[Python-Dev] When should pathlib stop being provisional?

Wed Apr 6 02:25:05 EDT 2016

On Wed, Apr 6, 2016 at 3:37 PM, Stephen J. Turnbull <stephen at xemacs.org> wrote:
> Chris Angelico writes:
>
>  > Outside of deliberate tests, we don't create files on our disks
>  > whose names are strings of random bytes;
>
> Wishful thinking.  First, names made of control characters have often
> been deliberately used by miscreants to conceal their warez.  Second,
> in some systems it's all too easy to create paths with components in
> different locales (the place I've seen it most frequently is in NFS
> mounts).  I think that's much less true today, but perhaps that's only
> because my employer figured out that it was much less pain if system
> paths were pure ASCII so that it mostly didn't matter what encoding
> users chose for their subtrees.

Control characters are still characters, though. You can take a
bytestring consisting of byte values less than 32, decode it as UTF-8,
and have a series of codepoints to work with.

If your employer has "solved" the problem by restricting system paths
to ASCII, that's a fine solution for a single system with a single
ASCII-compatible encoding; a better solution is to mandate UTF-8 as
the file system encoding, as that's what most people are expecting
anyway.

> It remains important to be able to handle nearly arbitrary bytestrings
> in file names as far as I can see.  Please note that 100 million
> Japanese and 1 billion Chinese by and large still prefer their
> homegrown encodings (plural!!) to Unicode, while many systems are now
> defaulting filenames to UTF-8.  There's plenty of room remaining for
> copying bytestrings to arguments of open and friends.

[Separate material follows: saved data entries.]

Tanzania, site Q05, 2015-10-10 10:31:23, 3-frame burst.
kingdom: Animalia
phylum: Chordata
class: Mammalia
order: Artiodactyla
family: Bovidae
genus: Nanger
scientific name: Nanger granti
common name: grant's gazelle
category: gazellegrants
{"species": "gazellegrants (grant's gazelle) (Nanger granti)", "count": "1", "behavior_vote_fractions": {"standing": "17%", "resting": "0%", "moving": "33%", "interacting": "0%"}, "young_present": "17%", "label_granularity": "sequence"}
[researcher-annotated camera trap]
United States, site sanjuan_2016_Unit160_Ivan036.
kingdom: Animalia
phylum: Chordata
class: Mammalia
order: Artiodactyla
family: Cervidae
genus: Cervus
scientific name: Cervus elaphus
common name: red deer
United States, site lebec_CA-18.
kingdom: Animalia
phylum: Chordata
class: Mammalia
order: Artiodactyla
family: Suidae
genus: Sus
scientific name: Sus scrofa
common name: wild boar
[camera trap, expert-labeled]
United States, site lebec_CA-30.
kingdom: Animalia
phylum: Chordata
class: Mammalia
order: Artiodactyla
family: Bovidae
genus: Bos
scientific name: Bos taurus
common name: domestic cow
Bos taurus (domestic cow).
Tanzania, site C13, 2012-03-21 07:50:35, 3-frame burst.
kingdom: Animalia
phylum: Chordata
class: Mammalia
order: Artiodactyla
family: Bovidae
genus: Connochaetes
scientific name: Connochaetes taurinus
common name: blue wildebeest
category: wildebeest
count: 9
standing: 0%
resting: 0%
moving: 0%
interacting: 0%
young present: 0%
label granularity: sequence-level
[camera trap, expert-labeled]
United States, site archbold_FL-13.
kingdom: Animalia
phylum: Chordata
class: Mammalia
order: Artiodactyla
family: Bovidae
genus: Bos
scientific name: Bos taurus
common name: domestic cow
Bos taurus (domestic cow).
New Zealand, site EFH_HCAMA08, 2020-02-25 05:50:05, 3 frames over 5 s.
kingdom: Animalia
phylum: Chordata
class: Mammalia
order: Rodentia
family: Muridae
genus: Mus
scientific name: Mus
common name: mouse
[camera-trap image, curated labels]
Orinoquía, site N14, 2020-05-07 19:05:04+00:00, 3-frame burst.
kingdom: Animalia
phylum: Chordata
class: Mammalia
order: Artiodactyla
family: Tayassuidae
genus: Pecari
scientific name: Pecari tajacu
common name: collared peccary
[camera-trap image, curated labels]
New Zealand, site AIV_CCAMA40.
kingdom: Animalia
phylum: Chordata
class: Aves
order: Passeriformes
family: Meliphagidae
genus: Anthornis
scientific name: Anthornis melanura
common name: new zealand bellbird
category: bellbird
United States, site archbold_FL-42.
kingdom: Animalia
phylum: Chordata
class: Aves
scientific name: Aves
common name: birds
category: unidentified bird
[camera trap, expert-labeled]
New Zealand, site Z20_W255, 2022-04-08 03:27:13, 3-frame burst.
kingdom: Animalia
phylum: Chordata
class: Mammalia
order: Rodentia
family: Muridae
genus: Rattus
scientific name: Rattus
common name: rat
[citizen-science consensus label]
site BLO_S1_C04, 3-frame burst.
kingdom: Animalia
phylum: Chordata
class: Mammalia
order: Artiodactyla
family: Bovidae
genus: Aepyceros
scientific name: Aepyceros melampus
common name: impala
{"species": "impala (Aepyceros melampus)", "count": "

Why exactly do they prefer these other encodings? Are they
representing characters that Unicode doesn't contain? If so, we have a
fundamental problem (no Python program is going to be able to cope
with these, without a third party library or some stupid mess of local
code); if not, you can always represent it as Unicode and encode it as
UTF-8 when it reaches the file system. Re-encoding is something that's
easy when you treat something as text, and impossible when you treat
it as bytes.

So far, you're still actually agreeing with me: paths are *text*, but
sometimes we don't know the encoding (and that's a problem to be
solved).

ChrisA